_Aim of the exercise_
Beneath this line are entries. Copy the range from the line with "Off Grid Fire Setup Part 2" to the line with "beautiful happy young", ends included, exactly; leave pictures out.

Start of Information supplied

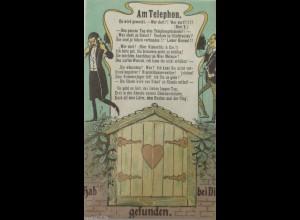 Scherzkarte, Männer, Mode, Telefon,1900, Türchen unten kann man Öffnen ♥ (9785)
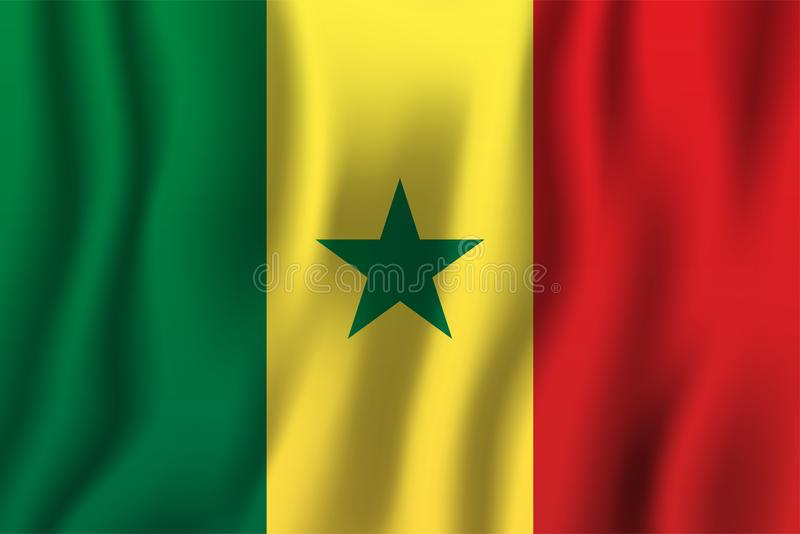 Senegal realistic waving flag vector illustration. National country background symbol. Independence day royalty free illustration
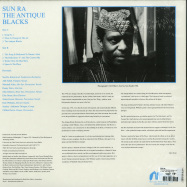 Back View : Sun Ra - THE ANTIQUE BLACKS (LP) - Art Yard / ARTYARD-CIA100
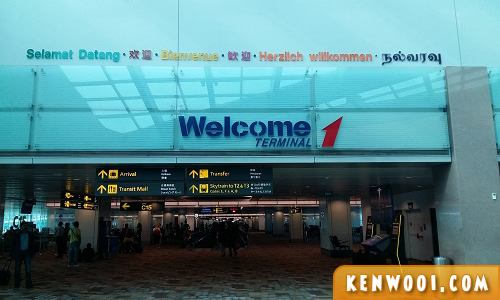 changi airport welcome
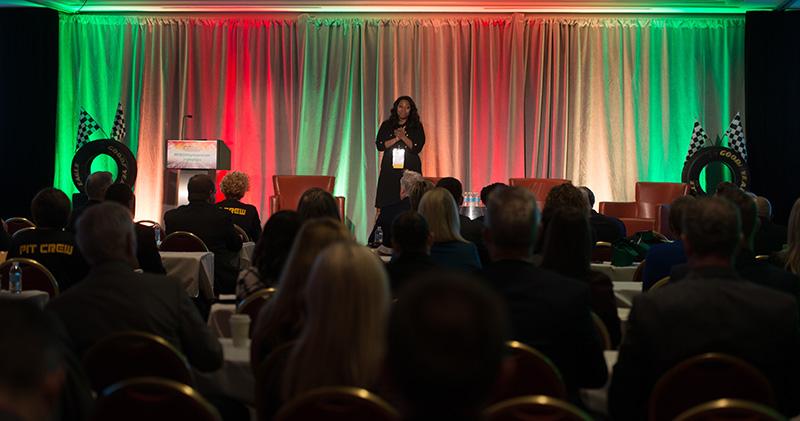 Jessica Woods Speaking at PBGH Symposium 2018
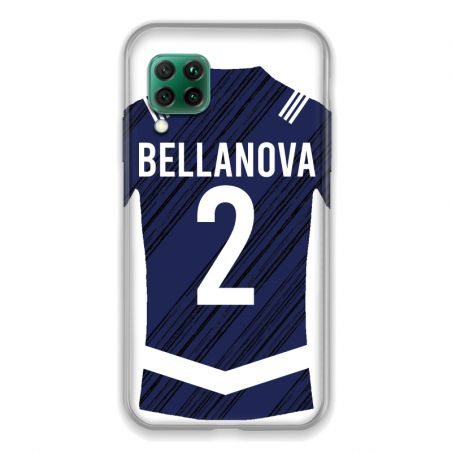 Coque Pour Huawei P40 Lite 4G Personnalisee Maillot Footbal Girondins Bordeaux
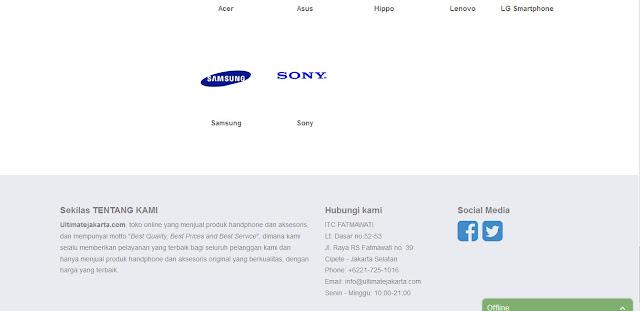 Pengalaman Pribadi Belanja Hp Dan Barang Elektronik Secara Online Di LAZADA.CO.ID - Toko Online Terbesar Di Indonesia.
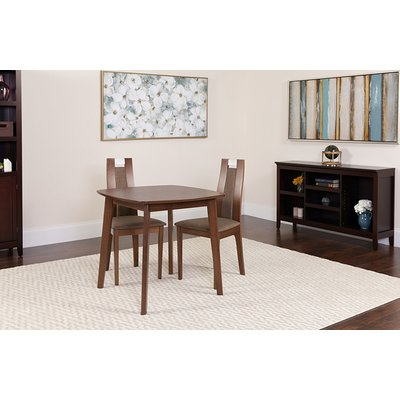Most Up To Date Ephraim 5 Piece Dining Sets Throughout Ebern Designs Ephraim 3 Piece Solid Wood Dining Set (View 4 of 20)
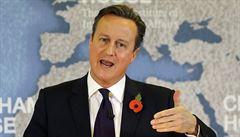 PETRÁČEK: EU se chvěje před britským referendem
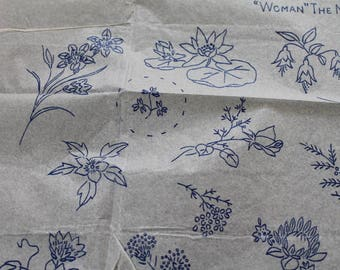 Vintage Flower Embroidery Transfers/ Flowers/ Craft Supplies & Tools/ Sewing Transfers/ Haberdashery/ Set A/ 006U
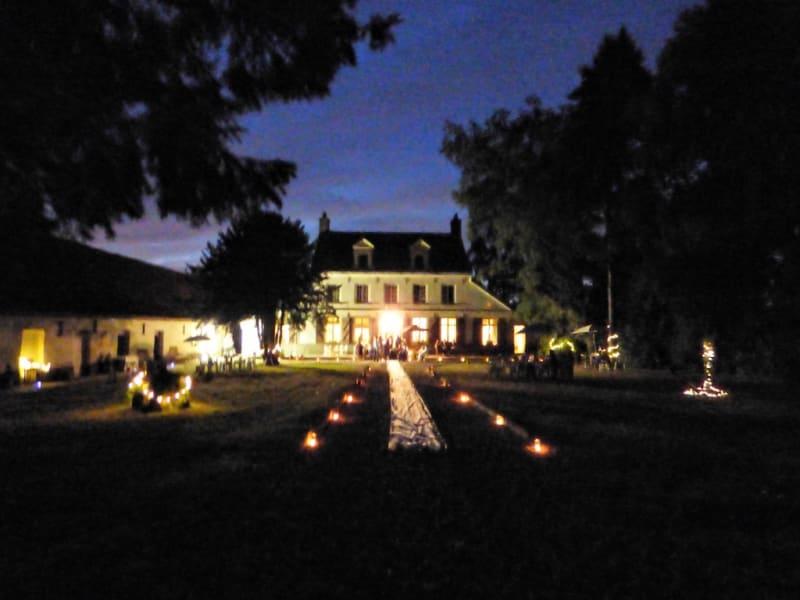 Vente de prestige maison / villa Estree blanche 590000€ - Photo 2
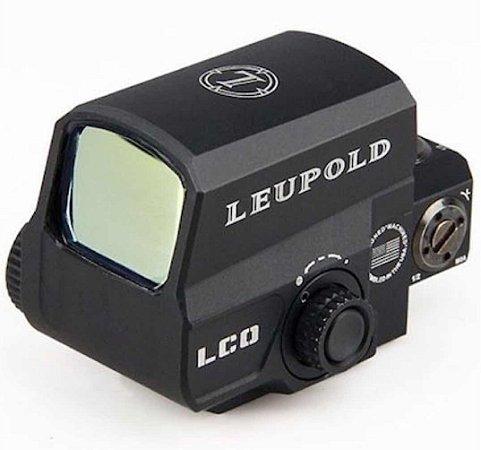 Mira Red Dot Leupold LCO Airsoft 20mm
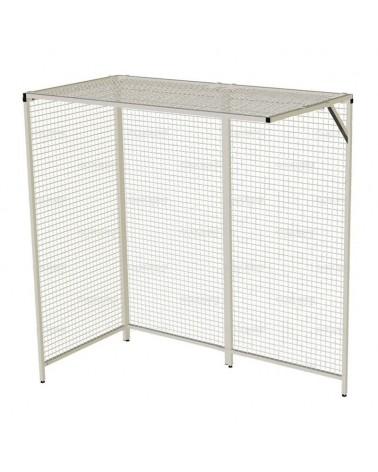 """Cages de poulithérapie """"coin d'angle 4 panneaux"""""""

End of Information supplied
Start of Information supplied

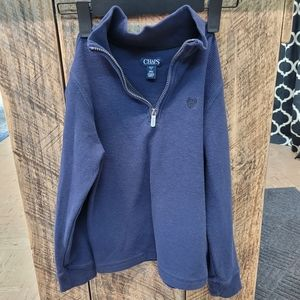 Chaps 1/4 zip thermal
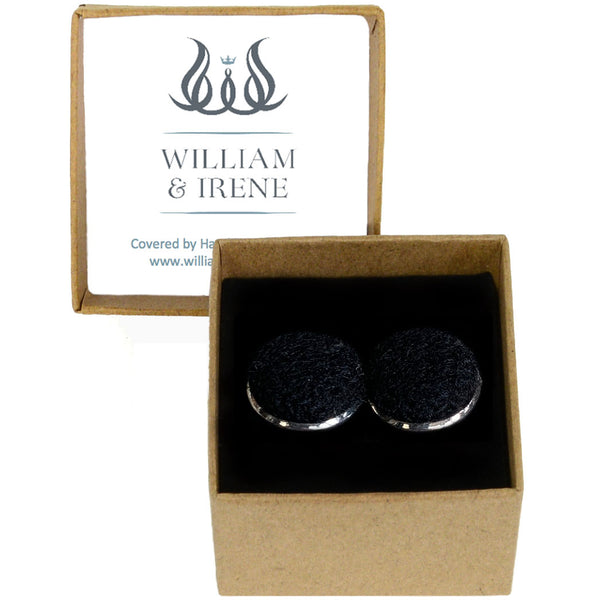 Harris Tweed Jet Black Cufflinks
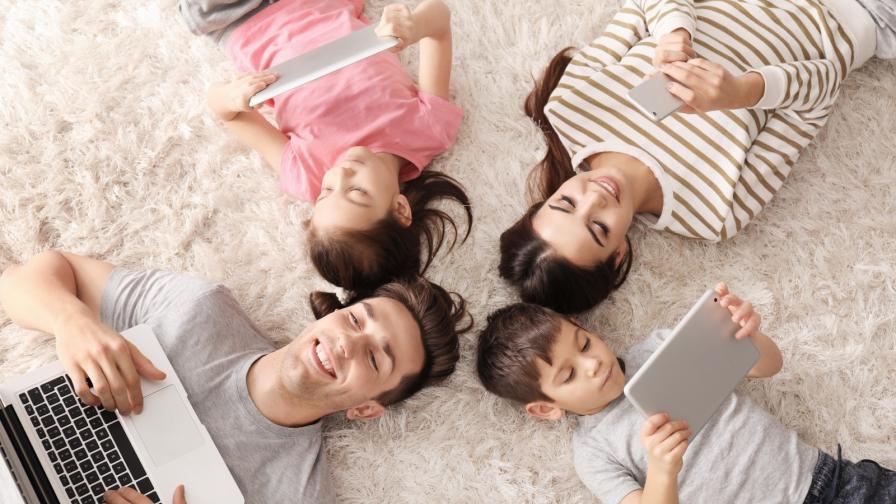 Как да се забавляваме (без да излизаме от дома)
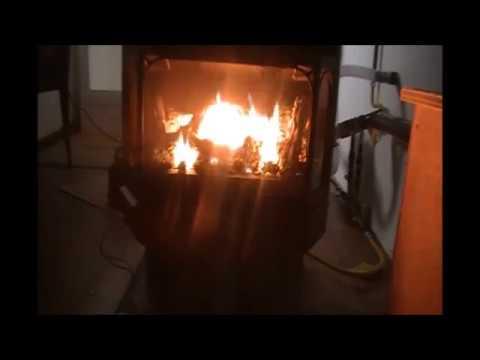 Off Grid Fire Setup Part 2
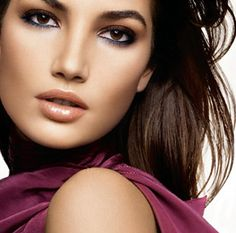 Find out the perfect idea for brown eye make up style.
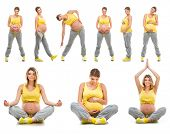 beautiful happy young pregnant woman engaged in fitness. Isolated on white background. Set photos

End of Information supplied
Start of Information supplied

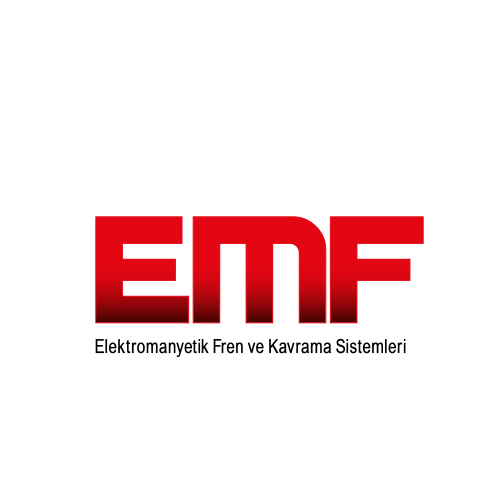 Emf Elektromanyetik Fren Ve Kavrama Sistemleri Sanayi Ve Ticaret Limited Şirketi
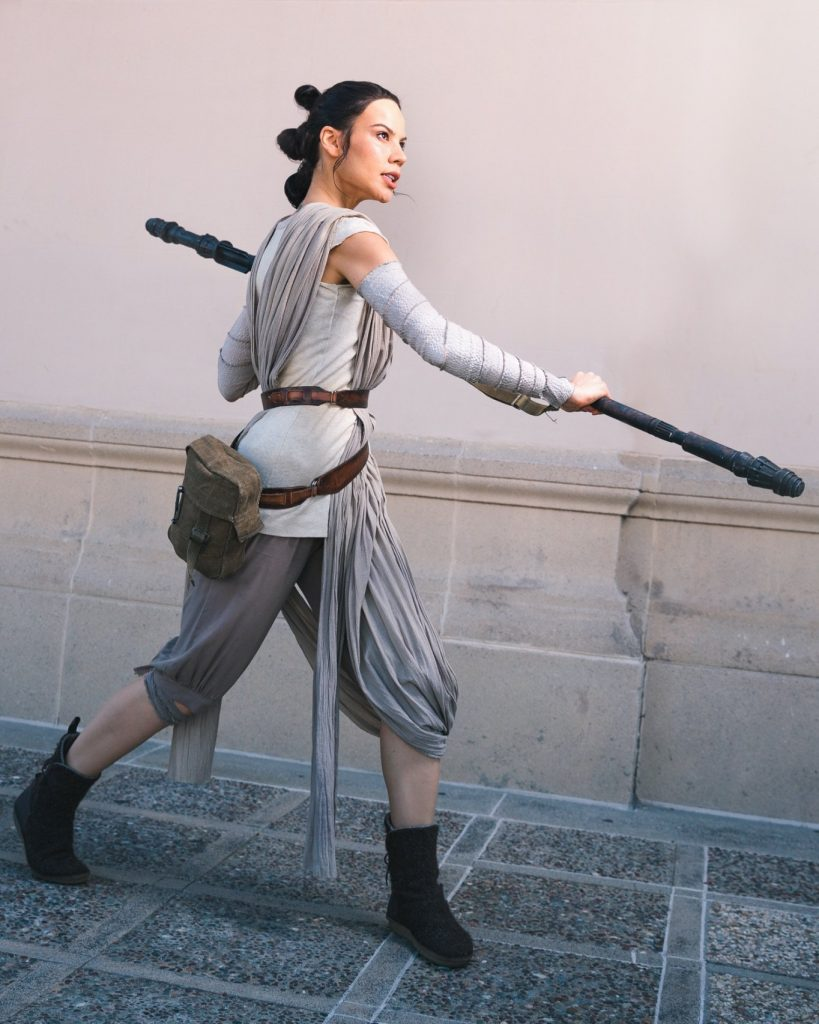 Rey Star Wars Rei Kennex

End of Information supplied

_Written solution_
 Off Grid Fire Setup Part 2
 Find out the perfect idea for brown eye make up style.
 beautiful happy young pregnant woman engaged in fitness. Isolated on white background. Set photos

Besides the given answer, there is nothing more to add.